WHAT YOU ARE ASKED TO DO: Every entry must be duplicated precisely as written.

— BEGIN DATASET ENTRIES —

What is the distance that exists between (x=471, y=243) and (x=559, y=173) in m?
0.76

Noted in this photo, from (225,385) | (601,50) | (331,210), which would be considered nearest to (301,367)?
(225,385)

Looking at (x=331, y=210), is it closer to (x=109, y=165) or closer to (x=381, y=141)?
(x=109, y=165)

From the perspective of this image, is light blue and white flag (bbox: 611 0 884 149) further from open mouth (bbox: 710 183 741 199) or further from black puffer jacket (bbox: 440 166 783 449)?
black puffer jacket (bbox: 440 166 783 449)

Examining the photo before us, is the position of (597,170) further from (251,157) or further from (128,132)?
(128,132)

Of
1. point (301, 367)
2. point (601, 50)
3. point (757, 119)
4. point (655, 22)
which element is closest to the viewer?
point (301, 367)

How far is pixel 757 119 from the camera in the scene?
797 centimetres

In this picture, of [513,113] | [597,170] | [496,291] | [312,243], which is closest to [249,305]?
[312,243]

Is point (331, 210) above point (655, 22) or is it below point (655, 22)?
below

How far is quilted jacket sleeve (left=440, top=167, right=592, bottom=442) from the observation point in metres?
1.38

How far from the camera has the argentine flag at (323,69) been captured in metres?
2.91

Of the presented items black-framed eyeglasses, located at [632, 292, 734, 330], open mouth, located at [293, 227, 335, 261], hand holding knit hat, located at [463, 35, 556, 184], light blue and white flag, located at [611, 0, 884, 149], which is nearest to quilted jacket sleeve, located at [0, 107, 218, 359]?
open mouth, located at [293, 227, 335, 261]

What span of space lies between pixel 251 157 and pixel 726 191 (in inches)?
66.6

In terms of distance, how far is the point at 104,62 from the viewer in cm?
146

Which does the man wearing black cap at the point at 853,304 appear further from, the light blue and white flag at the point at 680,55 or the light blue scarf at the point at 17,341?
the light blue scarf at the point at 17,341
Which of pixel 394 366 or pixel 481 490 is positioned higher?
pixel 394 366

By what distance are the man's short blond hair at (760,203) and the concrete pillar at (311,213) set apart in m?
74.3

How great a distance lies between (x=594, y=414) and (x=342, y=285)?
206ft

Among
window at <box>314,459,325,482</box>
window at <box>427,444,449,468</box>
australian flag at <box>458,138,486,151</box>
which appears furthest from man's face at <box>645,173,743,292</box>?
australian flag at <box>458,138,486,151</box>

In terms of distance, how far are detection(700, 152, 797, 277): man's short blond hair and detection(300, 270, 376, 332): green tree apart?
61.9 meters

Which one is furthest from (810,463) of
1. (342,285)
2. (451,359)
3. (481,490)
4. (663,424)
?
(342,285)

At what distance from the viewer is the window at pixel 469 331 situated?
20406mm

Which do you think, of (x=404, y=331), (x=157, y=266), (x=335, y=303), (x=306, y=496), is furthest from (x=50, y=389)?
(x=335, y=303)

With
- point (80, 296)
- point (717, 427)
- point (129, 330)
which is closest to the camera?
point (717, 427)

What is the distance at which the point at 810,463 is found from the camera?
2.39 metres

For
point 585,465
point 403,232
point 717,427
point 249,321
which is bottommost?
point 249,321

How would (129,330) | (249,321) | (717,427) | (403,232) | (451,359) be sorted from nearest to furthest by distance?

— END DATASET ENTRIES —

RESPONSE BELOW:
What is the distance that exists between (x=471, y=243) and (x=559, y=173) in m?
0.76

Noted in this photo, from (225,385) | (601,50) | (331,210), which would be considered nearest to (301,367)?
(225,385)

Looking at (x=331, y=210), is it closer to (x=109, y=165) or closer to (x=381, y=141)?
(x=109, y=165)

From the perspective of this image, is light blue and white flag (bbox: 611 0 884 149) further from open mouth (bbox: 710 183 741 199) or further from black puffer jacket (bbox: 440 166 783 449)?
black puffer jacket (bbox: 440 166 783 449)

Examining the photo before us, is the position of (597,170) further from (251,157) or further from (128,132)?
(128,132)

Of
1. point (301, 367)
2. point (601, 50)
3. point (757, 119)
4. point (655, 22)
which element is closest to the viewer?
point (301, 367)

How far is pixel 757 119 from the camera in the scene?
797 centimetres

In this picture, of [513,113] | [597,170] | [496,291] | [312,243], which is closest to [249,305]?
[312,243]

Is point (331, 210) above point (655, 22) or is it below point (655, 22)?
below

How far is quilted jacket sleeve (left=440, top=167, right=592, bottom=442) from the observation point in metres?
1.38

How far from the camera has the argentine flag at (323,69) been captured in metres?
2.91

Of the presented items black-framed eyeglasses, located at [632, 292, 734, 330], open mouth, located at [293, 227, 335, 261], hand holding knit hat, located at [463, 35, 556, 184], light blue and white flag, located at [611, 0, 884, 149], which is nearest to quilted jacket sleeve, located at [0, 107, 218, 359]?
open mouth, located at [293, 227, 335, 261]

What span of space lies between pixel 251 157 and pixel 726 191 (in inches)?
66.6

In terms of distance, how far is the point at 104,62 from the viewer in cm?
146

Which does the man wearing black cap at the point at 853,304 appear further from, the light blue and white flag at the point at 680,55 or the light blue scarf at the point at 17,341?
the light blue scarf at the point at 17,341
Which of pixel 394 366 or pixel 481 490 is positioned higher?
pixel 394 366

By what distance are the man's short blond hair at (760,203) and the concrete pillar at (311,213) set apart in m?
74.3

How great a distance lies between (x=594, y=414) and (x=342, y=285)?
206ft

Among
window at <box>314,459,325,482</box>
window at <box>427,444,449,468</box>
australian flag at <box>458,138,486,151</box>
which appears furthest from man's face at <box>645,173,743,292</box>?
australian flag at <box>458,138,486,151</box>

In terms of distance, how far are detection(700, 152, 797, 277): man's short blond hair and detection(300, 270, 376, 332): green tree apart?
61.9 meters

Which one is furthest from (810,463) of
1. (342,285)
2. (451,359)
3. (481,490)
4. (663,424)
?
(342,285)

At what distance from the viewer is the window at pixel 469 331 situated?
20406mm

Which do you think, of (x=404, y=331), (x=157, y=266), (x=335, y=303), (x=306, y=496), is furthest from (x=50, y=389)?
(x=335, y=303)

With
- point (80, 296)
- point (717, 427)
- point (129, 330)
which is closest to the camera?
point (717, 427)

What is the distance at which the point at 810,463 is found from the camera?
2.39 metres

For
point 585,465
point 403,232
point 717,427
point 249,321
which is bottommost?
point 249,321

How would (129,330) | (249,321) | (717,427) | (403,232) | (451,359) be sorted from nearest to furthest by distance?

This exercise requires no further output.